Written request: Transcribe the text of each item below verbatim, omitting the pictures from your answer.

Items from a dataset:
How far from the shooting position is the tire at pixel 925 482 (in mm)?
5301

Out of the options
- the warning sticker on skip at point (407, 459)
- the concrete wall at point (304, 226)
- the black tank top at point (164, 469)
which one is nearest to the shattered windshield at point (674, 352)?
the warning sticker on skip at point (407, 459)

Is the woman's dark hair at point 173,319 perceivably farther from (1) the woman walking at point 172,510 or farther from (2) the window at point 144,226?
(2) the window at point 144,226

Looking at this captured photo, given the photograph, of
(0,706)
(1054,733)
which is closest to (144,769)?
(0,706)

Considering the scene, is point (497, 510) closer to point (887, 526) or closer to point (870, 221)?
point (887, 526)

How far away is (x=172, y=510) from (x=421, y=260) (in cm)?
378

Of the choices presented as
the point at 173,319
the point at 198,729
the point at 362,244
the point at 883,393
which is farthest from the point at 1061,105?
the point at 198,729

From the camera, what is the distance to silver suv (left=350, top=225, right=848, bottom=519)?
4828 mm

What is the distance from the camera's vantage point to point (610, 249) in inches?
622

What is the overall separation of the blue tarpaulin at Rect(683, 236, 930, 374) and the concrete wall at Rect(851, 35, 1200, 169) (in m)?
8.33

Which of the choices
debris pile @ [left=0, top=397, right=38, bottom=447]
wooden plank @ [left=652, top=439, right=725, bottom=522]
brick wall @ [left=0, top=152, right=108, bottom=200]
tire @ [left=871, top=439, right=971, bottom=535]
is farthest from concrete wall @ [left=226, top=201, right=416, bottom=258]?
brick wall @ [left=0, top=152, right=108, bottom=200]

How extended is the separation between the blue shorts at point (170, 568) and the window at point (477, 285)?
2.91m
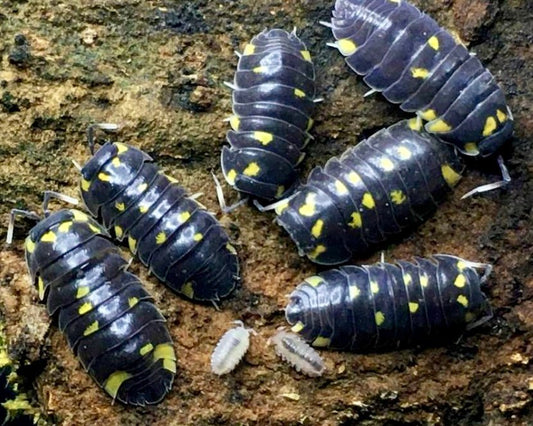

Answer to this problem:
How far from the shooting position is the tire at pixel 925 482 (in mm)?
5301

Out of the options
- the warning sticker on skip at point (407, 459)
- the concrete wall at point (304, 226)
- the black tank top at point (164, 469)
which one is nearest to the shattered windshield at point (674, 352)?
the warning sticker on skip at point (407, 459)

Is the woman's dark hair at point 173,319 perceivably farther from (1) the woman walking at point 172,510 or farther from (2) the window at point 144,226?
(2) the window at point 144,226

Looking at this captured photo, given the photograph, of
(0,706)
(1054,733)
which is closest to (144,769)?
(0,706)

Considering the scene, is point (497, 510) closer to point (887, 526) or closer to point (870, 221)?
point (887, 526)

How far away is (x=172, y=510) from (x=421, y=260) (in cm)?
378

Of the choices presented as
the point at 173,319
the point at 198,729
the point at 362,244
the point at 883,393
which is farthest from the point at 1061,105?
the point at 198,729

From the camera, what is the distance to silver suv (left=350, top=225, right=848, bottom=519)?
4828 mm

What is the distance from the camera's vantage point to point (610, 249) in inches?
622

What is the overall separation of the blue tarpaulin at Rect(683, 236, 930, 374) and the concrete wall at Rect(851, 35, 1200, 169) (in m)?
8.33

Which of the choices
debris pile @ [left=0, top=397, right=38, bottom=447]
wooden plank @ [left=652, top=439, right=725, bottom=522]
brick wall @ [left=0, top=152, right=108, bottom=200]
tire @ [left=871, top=439, right=971, bottom=535]
is farthest from concrete wall @ [left=226, top=201, right=416, bottom=258]?
brick wall @ [left=0, top=152, right=108, bottom=200]

How extended is the separation between the blue shorts at point (170, 568) and the window at point (477, 285)?
2.91m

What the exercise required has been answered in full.